1.          Can this model be used for any MOF if they have different functional groups?

2.          “(i) to investigate the prediction accuracies of methane uptakes and deliveries in MOF adsorbents experimentally determined at 298 K and 35 bar, by employing rigorous statistical data analysis tools”

What happens at different temperature and pressure?

Author Response

Dear Reviewer, 

We sincerely thank you very much for the detailed review that you have provided with much efforts. Your positive response was a real boost for us. We have addressed both your points and the responses are as follows:

• Yes, this model can be used for any MOF with different functional groups since the nature of the input and output data will remain the same and that is what matters most for our statistical model. Moreover, the fact that we have considered more than 80 MOFs that have a broad spread of central metals with various complex ligands has made our model very versatile, flexible and robust.
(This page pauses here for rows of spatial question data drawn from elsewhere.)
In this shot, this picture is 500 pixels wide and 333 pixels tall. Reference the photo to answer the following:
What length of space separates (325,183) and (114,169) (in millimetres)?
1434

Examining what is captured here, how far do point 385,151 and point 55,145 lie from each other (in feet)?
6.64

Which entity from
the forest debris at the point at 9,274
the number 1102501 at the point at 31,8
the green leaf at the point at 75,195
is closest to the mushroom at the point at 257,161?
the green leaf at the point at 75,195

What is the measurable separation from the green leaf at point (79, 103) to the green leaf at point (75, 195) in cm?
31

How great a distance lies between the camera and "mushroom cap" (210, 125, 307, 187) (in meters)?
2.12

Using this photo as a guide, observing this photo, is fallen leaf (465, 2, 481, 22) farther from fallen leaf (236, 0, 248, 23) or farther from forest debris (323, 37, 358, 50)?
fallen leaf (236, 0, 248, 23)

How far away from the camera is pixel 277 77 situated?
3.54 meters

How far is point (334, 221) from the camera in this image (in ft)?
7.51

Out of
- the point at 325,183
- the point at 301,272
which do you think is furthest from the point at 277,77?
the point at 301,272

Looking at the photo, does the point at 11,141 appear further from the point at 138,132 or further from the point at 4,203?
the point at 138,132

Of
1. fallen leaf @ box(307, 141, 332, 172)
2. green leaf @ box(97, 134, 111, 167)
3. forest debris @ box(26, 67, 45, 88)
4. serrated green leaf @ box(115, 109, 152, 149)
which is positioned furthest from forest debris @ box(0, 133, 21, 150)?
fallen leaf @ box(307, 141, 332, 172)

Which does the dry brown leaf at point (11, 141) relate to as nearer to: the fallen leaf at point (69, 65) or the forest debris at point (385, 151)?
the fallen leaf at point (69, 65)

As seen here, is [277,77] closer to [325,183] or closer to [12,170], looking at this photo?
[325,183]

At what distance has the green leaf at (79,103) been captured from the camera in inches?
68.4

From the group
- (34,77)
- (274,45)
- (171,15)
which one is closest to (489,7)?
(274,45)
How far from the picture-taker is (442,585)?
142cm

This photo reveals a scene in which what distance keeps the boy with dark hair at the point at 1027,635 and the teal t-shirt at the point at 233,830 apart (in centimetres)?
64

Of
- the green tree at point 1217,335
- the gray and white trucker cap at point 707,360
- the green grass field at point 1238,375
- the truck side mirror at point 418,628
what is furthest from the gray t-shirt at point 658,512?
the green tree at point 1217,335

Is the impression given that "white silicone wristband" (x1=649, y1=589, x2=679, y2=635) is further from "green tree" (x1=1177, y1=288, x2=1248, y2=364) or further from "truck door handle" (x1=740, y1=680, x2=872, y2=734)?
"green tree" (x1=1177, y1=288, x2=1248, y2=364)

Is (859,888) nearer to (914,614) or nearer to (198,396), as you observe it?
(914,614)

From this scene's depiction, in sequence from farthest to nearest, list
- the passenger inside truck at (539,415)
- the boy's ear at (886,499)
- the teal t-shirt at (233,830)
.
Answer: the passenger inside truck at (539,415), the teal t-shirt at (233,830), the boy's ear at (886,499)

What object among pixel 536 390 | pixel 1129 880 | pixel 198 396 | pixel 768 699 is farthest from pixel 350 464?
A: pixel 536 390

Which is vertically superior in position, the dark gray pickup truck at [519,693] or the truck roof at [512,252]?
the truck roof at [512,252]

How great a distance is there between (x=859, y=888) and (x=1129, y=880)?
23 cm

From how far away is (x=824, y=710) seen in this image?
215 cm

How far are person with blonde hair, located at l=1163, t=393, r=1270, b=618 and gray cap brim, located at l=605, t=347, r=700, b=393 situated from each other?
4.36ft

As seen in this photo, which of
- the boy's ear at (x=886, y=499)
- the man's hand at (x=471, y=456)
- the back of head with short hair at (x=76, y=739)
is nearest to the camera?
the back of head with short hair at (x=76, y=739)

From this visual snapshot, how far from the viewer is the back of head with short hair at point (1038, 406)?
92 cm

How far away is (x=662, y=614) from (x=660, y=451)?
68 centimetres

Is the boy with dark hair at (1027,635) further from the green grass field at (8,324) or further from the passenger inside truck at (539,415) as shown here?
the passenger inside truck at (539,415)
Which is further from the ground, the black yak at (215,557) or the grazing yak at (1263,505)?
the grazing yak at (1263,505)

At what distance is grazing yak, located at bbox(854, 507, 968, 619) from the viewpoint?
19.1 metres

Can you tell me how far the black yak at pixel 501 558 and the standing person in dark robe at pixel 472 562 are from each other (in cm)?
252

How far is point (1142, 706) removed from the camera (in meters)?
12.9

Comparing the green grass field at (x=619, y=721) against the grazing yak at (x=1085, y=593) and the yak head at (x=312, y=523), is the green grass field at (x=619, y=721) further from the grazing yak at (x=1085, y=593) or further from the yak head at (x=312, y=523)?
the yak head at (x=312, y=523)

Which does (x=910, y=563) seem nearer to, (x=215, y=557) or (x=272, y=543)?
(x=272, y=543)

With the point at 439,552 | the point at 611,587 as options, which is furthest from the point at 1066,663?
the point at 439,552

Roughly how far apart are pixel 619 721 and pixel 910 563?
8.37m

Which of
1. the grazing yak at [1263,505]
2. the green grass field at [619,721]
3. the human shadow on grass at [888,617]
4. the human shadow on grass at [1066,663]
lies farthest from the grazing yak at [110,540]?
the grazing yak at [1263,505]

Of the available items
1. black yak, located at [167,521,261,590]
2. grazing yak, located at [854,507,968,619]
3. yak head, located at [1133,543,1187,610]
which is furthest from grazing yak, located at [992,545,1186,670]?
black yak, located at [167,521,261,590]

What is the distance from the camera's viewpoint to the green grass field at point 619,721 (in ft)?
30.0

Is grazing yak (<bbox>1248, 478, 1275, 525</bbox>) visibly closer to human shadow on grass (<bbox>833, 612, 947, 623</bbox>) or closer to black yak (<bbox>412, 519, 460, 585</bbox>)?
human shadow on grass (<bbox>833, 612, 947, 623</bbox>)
Hence, it is suitable for any new data set that arises from modifying the functional groups of MOFs
• 298 K and 35 bar were used as the experimental condition because for methane storage applications like for natural gas-powered vehicles, the upper operating pressure used for storage is 35 bar and 298 K. In addition, the United States (US) Department of Energy’s (DOE) program for CH₄ storage systems called the methane opportunities for vehicular energy (MOVE) program set the storage targets at a pressure of 3.5 MPa (35 bar) and 298 K. This is why we used this pressure. The conclusions from this study are applicable at higher pressures like 298 K and 65 bar and 298 K and 100 bar. It was previously discovered that trends obtained from methane storage correlations at 298 K and 35 bar like the correlation between gravimetric storage capacity and BET surface area can also be applied at higher pressures such as 298 K and 65 bar and 298 K and 100 bar (Reference: Quantitative Structure-Property Relationships from Experiments for CH₄ Storage and Delivery by Metal-Organic Frameworks). At different temperature and pressure, the isosteric adsorption energies (one of the inputs) and the uptakes and deliveries (outputs) might be different but our model is versatile enough to deal with this difference and has been thoroughly built so as to give good prediction accuracies at different operating adsorption conditions. Changing the temperature and pressure will not really affect other input parameters such as the density, pore surface area, pore volume, LCD, PLD, accessible surface area and volume.

We have also indicated these comments in our manuscript. Addressing your comments have made our manuscript much better than the previous version and we tank you for recommending to publish our work.

Yours sincerely,

Kaushik and Eyas